The maximum distance

p : float 1<=p<=infinity

Which Minkowski norm to use

eps : nonnegative float

Approximate search. Branches of the tree are not explored if their nearest points are further than r/(1+eps), and branches are added in bulk if their furthest points are nearer than r*(1+eps).

Returns:

results : list of lists

For each element self.data[i] of this tree, results[i] is a list of the indices of its neighbors in other.data.

sparse_distance_matrix(other, max_distance, p=2.0)

Compute a sparse distance matrix

Computes a distance matrix between two KDTrees, leaving as zero any distance greater than max_distance.

Parameters:

other : KDTree

max_distance : positive float

Returns:

result : dok_matrix

Sparse matrix representing the results in “dictionary of keys” format.

class scipy.spatial.Rectangle(maxes, mins)

Hyperrectangle class.

Represents a Cartesian product of intervals.

max_distance_point(x, p=2.0)
Compute the maximum distance between x and a point in the hyperrectangle.
max_distance_rectangle(other, p=2.0)
Compute the maximum distance between points in the two hyperrectangles.
min_distance_point(x, p=2.0)
Compute the minimum distance between x and a point in the hyperrectangle.
min_distance_rectangle(other, p=2.0)
Compute the minimum distance between points in the two hyperrectangles.
split(d, split)

Produce two hyperrectangles by splitting along axis d.

In general, if you need to compute maximum and minimum distances to the children, it can be done more efficiently by updating the maximum and minimum distances to the parent.

volume()
Total volume.
class scipy.spatial.cKDTree

kd-tree for quick nearest-neighbor lookup

This class provides an index into a set of k-dimensional points which can be used to rapidly look up the nearest neighbors of any point.

The algorithm used is described in Maneewongvatana and Mount 1999. The general idea is that the kd-tree is a binary trie, each of whose nodes represents an axis-aligned hyperrectangle.

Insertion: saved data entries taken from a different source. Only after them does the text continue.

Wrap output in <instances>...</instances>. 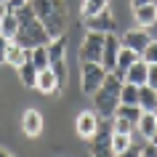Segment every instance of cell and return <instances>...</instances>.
Wrapping results in <instances>:
<instances>
[{
	"label": "cell",
	"mask_w": 157,
	"mask_h": 157,
	"mask_svg": "<svg viewBox=\"0 0 157 157\" xmlns=\"http://www.w3.org/2000/svg\"><path fill=\"white\" fill-rule=\"evenodd\" d=\"M155 117H157V112H155Z\"/></svg>",
	"instance_id": "40"
},
{
	"label": "cell",
	"mask_w": 157,
	"mask_h": 157,
	"mask_svg": "<svg viewBox=\"0 0 157 157\" xmlns=\"http://www.w3.org/2000/svg\"><path fill=\"white\" fill-rule=\"evenodd\" d=\"M21 131L29 139H37L43 133V115L37 109H24V115H21Z\"/></svg>",
	"instance_id": "12"
},
{
	"label": "cell",
	"mask_w": 157,
	"mask_h": 157,
	"mask_svg": "<svg viewBox=\"0 0 157 157\" xmlns=\"http://www.w3.org/2000/svg\"><path fill=\"white\" fill-rule=\"evenodd\" d=\"M29 3H32L40 24L45 27V32L51 35V40L64 37L69 29V11H67L64 0H29Z\"/></svg>",
	"instance_id": "2"
},
{
	"label": "cell",
	"mask_w": 157,
	"mask_h": 157,
	"mask_svg": "<svg viewBox=\"0 0 157 157\" xmlns=\"http://www.w3.org/2000/svg\"><path fill=\"white\" fill-rule=\"evenodd\" d=\"M40 93H45V96H59L61 93V85H59V77L48 69H43V72H37V85H35Z\"/></svg>",
	"instance_id": "13"
},
{
	"label": "cell",
	"mask_w": 157,
	"mask_h": 157,
	"mask_svg": "<svg viewBox=\"0 0 157 157\" xmlns=\"http://www.w3.org/2000/svg\"><path fill=\"white\" fill-rule=\"evenodd\" d=\"M120 104H128V107H139V85L123 83V91H120Z\"/></svg>",
	"instance_id": "24"
},
{
	"label": "cell",
	"mask_w": 157,
	"mask_h": 157,
	"mask_svg": "<svg viewBox=\"0 0 157 157\" xmlns=\"http://www.w3.org/2000/svg\"><path fill=\"white\" fill-rule=\"evenodd\" d=\"M123 77L117 72H109L107 80L101 83V88L93 93V109H96V115L104 117V120H112L120 107V91H123Z\"/></svg>",
	"instance_id": "3"
},
{
	"label": "cell",
	"mask_w": 157,
	"mask_h": 157,
	"mask_svg": "<svg viewBox=\"0 0 157 157\" xmlns=\"http://www.w3.org/2000/svg\"><path fill=\"white\" fill-rule=\"evenodd\" d=\"M141 157H157V147L155 144H144V147H141Z\"/></svg>",
	"instance_id": "32"
},
{
	"label": "cell",
	"mask_w": 157,
	"mask_h": 157,
	"mask_svg": "<svg viewBox=\"0 0 157 157\" xmlns=\"http://www.w3.org/2000/svg\"><path fill=\"white\" fill-rule=\"evenodd\" d=\"M149 144H155V147H157V131L152 133V139H149Z\"/></svg>",
	"instance_id": "37"
},
{
	"label": "cell",
	"mask_w": 157,
	"mask_h": 157,
	"mask_svg": "<svg viewBox=\"0 0 157 157\" xmlns=\"http://www.w3.org/2000/svg\"><path fill=\"white\" fill-rule=\"evenodd\" d=\"M139 53H136V51H131V48H123L120 51V56H117V67H115V72L120 75V77H125V72H128V69H131L133 64H136V61H139Z\"/></svg>",
	"instance_id": "18"
},
{
	"label": "cell",
	"mask_w": 157,
	"mask_h": 157,
	"mask_svg": "<svg viewBox=\"0 0 157 157\" xmlns=\"http://www.w3.org/2000/svg\"><path fill=\"white\" fill-rule=\"evenodd\" d=\"M133 16H136V24H139L141 29L155 27V24H157V3H147V6L133 8Z\"/></svg>",
	"instance_id": "14"
},
{
	"label": "cell",
	"mask_w": 157,
	"mask_h": 157,
	"mask_svg": "<svg viewBox=\"0 0 157 157\" xmlns=\"http://www.w3.org/2000/svg\"><path fill=\"white\" fill-rule=\"evenodd\" d=\"M141 115H144L141 107H128V104H120L117 112H115V117H123V120H128V123H133V125H139Z\"/></svg>",
	"instance_id": "23"
},
{
	"label": "cell",
	"mask_w": 157,
	"mask_h": 157,
	"mask_svg": "<svg viewBox=\"0 0 157 157\" xmlns=\"http://www.w3.org/2000/svg\"><path fill=\"white\" fill-rule=\"evenodd\" d=\"M0 157H11V152H8L6 147H0Z\"/></svg>",
	"instance_id": "36"
},
{
	"label": "cell",
	"mask_w": 157,
	"mask_h": 157,
	"mask_svg": "<svg viewBox=\"0 0 157 157\" xmlns=\"http://www.w3.org/2000/svg\"><path fill=\"white\" fill-rule=\"evenodd\" d=\"M133 136H128V133H112V147H115V155H120V152H125V149L133 144Z\"/></svg>",
	"instance_id": "26"
},
{
	"label": "cell",
	"mask_w": 157,
	"mask_h": 157,
	"mask_svg": "<svg viewBox=\"0 0 157 157\" xmlns=\"http://www.w3.org/2000/svg\"><path fill=\"white\" fill-rule=\"evenodd\" d=\"M27 59H29V51L21 48L19 43L11 40V43H8V53H6V64H8V67H16V69H19V67L24 64Z\"/></svg>",
	"instance_id": "16"
},
{
	"label": "cell",
	"mask_w": 157,
	"mask_h": 157,
	"mask_svg": "<svg viewBox=\"0 0 157 157\" xmlns=\"http://www.w3.org/2000/svg\"><path fill=\"white\" fill-rule=\"evenodd\" d=\"M101 53H104V35L101 32H85L83 43H80V64L83 61L101 64Z\"/></svg>",
	"instance_id": "6"
},
{
	"label": "cell",
	"mask_w": 157,
	"mask_h": 157,
	"mask_svg": "<svg viewBox=\"0 0 157 157\" xmlns=\"http://www.w3.org/2000/svg\"><path fill=\"white\" fill-rule=\"evenodd\" d=\"M11 157H16V155H11Z\"/></svg>",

Each node specifies an axis and splits the set of points based on whether their coordinate along that axis is greater than or less than a particular value.

During construction, the axis and splitting point are chosen by the “sliding midpoint” rule, which ensures that the cells do not all become long and thin.

The tree can be queried for the r closest neighbors of any given point (optionally returning only those within some maximum distance of the point). It can also be queried, with a substantial gain in efficiency, for the r approximate closest neighbors.

For large dimensions (20 is already large) do not expect this to run significantly faster than brute force. High-dimensional nearest-neighbor queries are a substantial open problem in computer science.

query()
query the kd-tree for nearest neighbors
scipy.spatial.distance_matrix(x, y, p=2, threshold=1000000)

Compute the distance matrix.

Computes the matrix of all pairwise distances.

Parameters:

x : array-like, m by k

y : array-like, n by k

p : float 1<=p<=infinity

Which Minkowski p-norm to use.

threshold : positive integer

If m*n*k>threshold use a python loop instead of creating a very large temporary.

Returns:

result : array-like, m by n

scipy.spatial.heappop()
Pop the smallest item off the heap, maintaining the heap invariant.
scipy.spatial.heappush()
Push item onto heap, maintaining the heap invariant.
scipy.spatial.minkowski_distance(x, y, p=2)
Compute the L**p distance between x and y
scipy.spatial.minkowski_distance_p(x, y, p=2)

Compute the pth power of the L**p distance between x and y

For efficiency, this function computes the L**p distance but does not extract the pth root. If p is 1 or infinity, this is equal to the actual L**p distance.